If a line below contains "camera", count it; then state how many such lines there are, and nothing else.

Exercise material:
----------

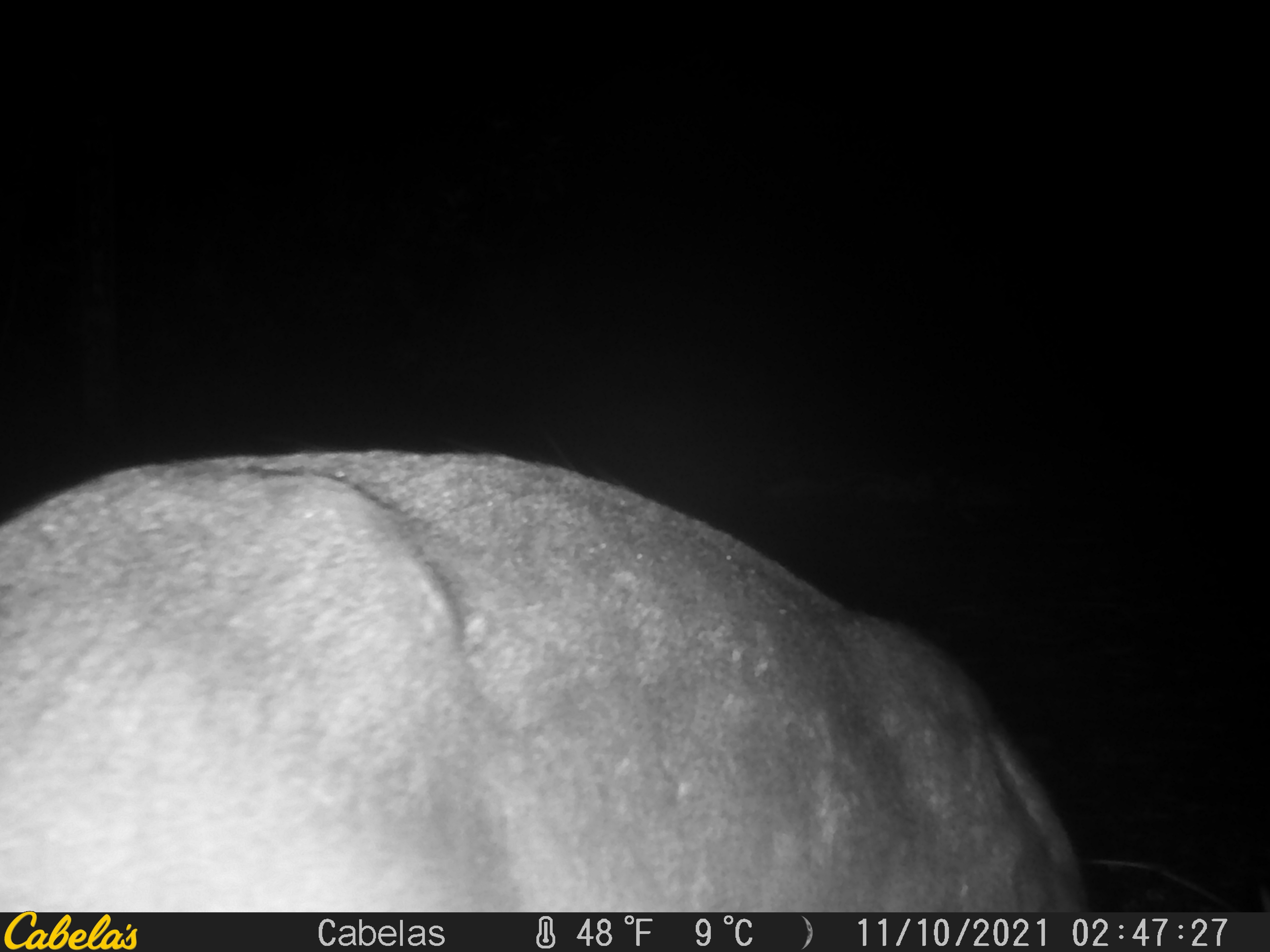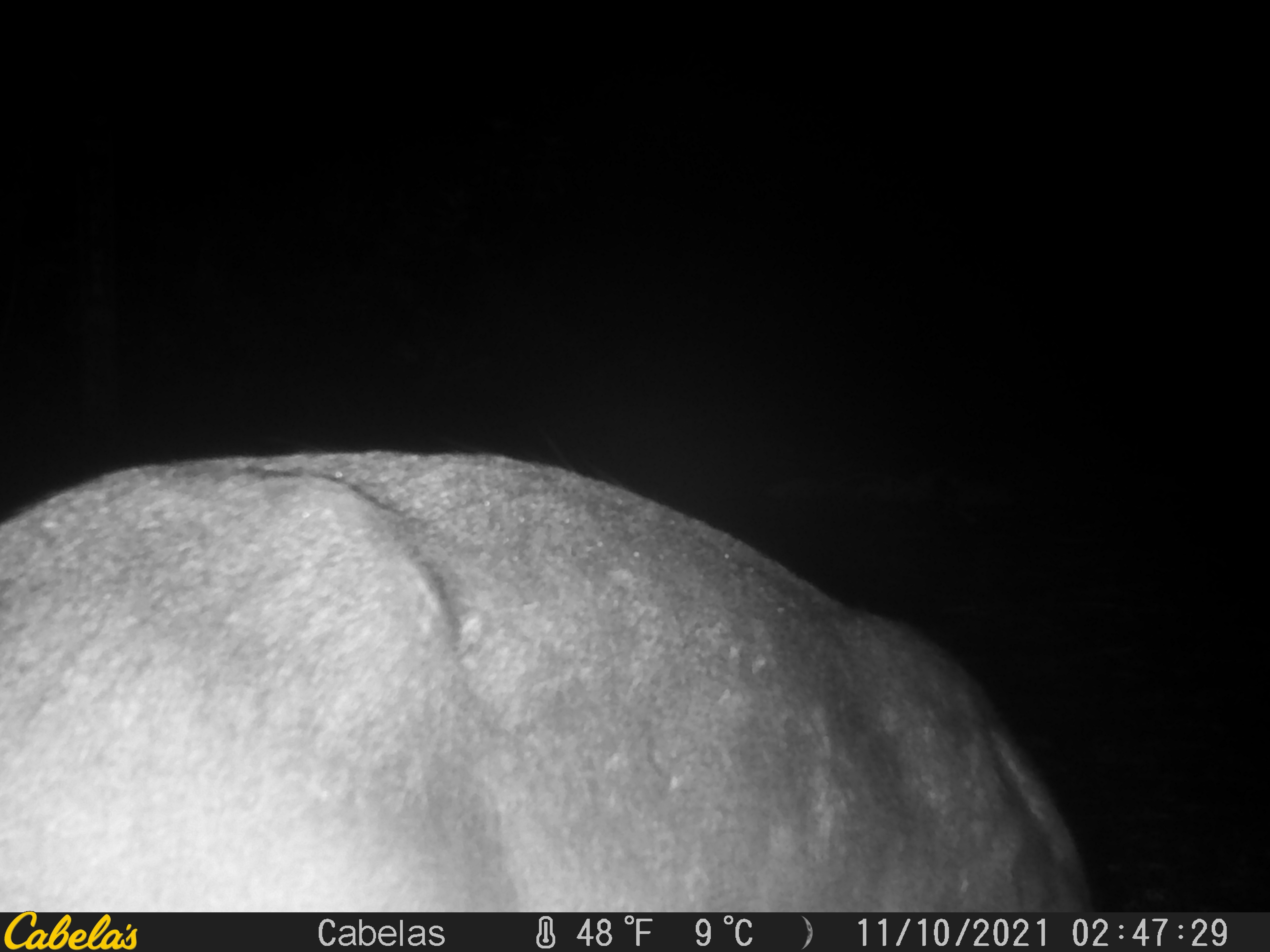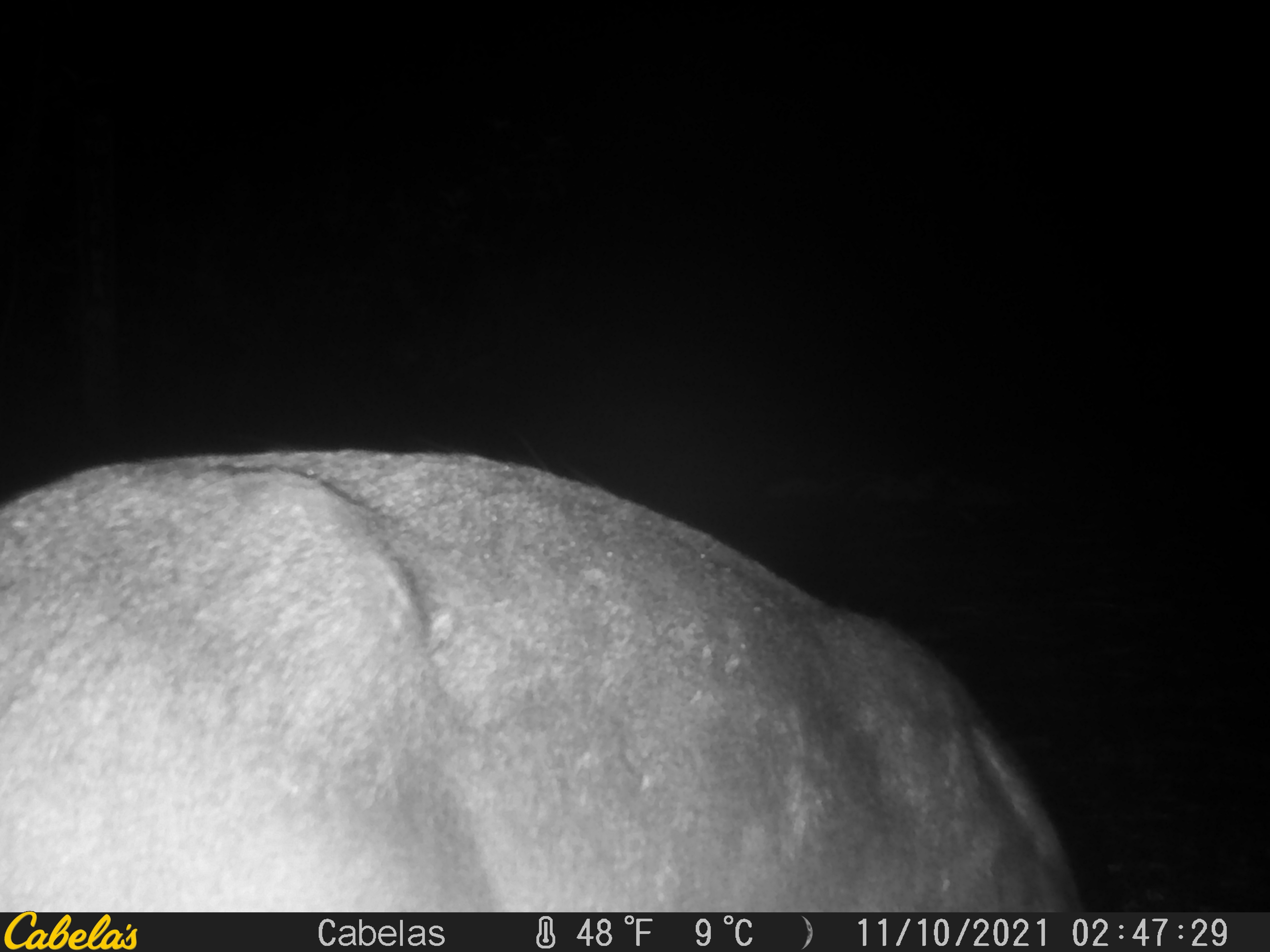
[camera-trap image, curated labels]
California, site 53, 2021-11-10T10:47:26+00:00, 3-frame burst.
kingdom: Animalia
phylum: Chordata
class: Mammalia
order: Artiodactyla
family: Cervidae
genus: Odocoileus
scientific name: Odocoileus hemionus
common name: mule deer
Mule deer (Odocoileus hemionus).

----------

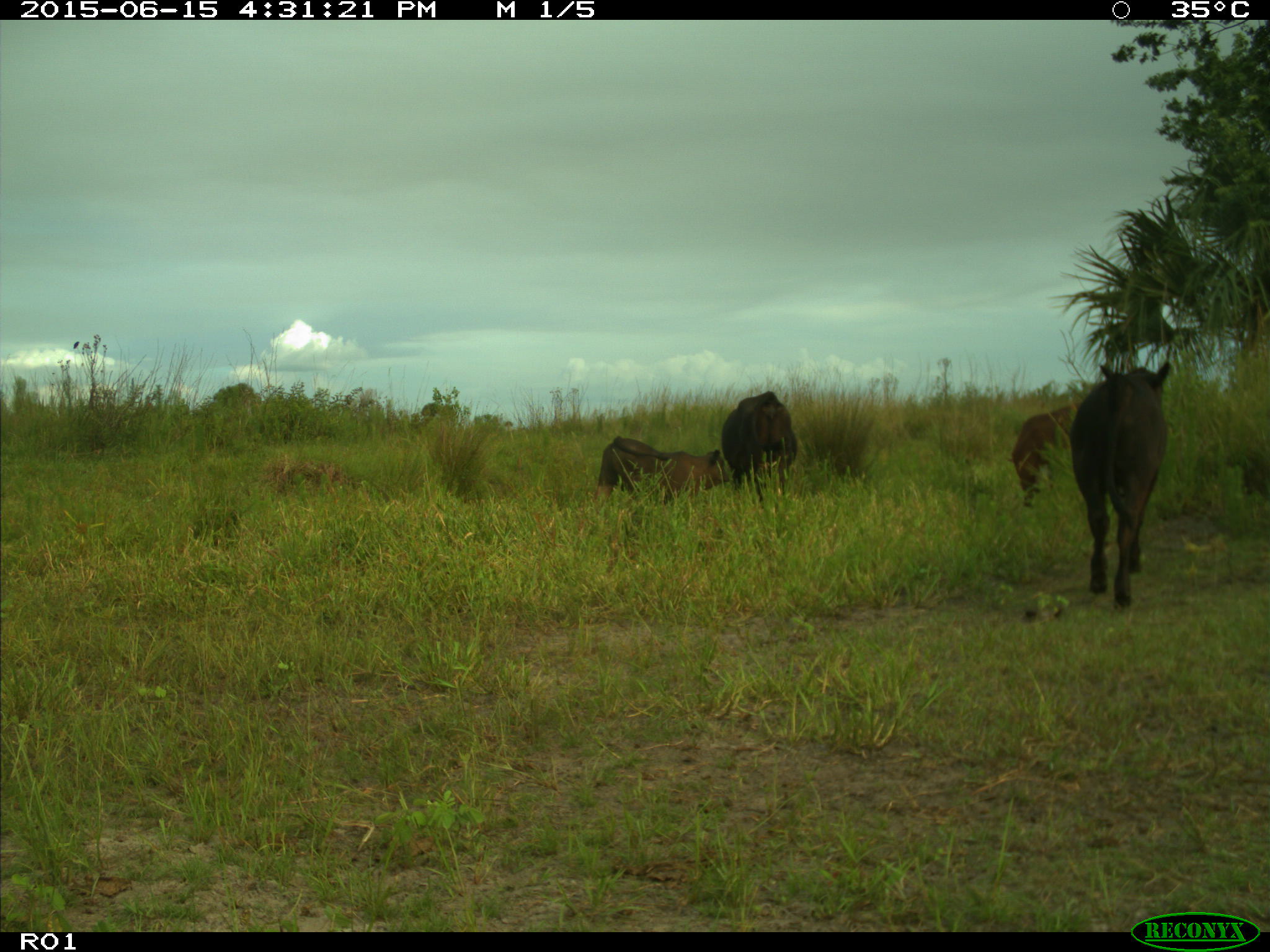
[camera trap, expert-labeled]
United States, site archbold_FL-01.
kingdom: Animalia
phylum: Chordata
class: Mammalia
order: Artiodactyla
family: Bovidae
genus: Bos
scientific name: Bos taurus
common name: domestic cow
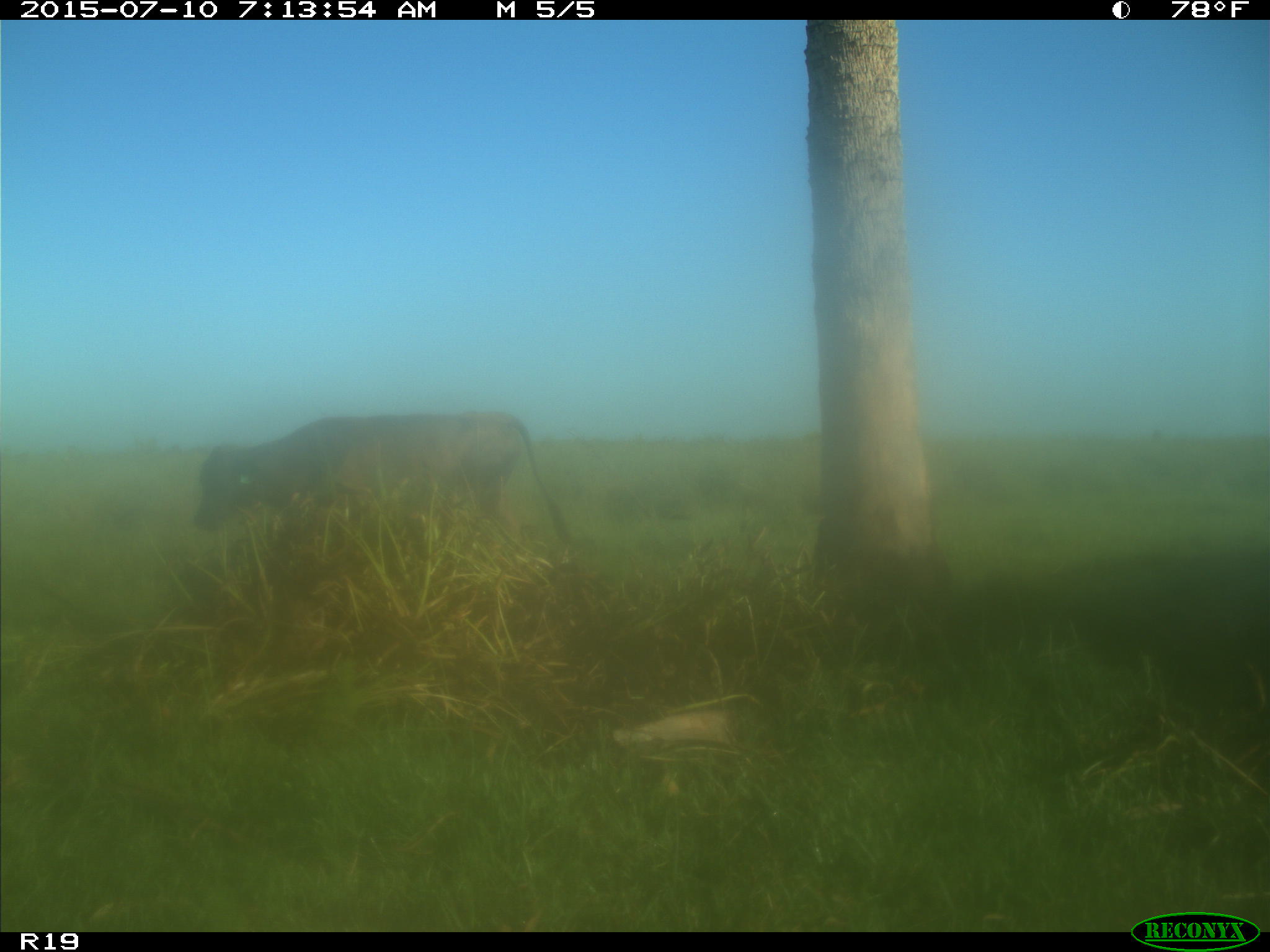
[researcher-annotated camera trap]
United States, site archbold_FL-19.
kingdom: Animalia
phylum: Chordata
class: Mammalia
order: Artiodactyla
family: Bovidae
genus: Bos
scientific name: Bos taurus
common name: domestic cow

----------

Result of this task:
3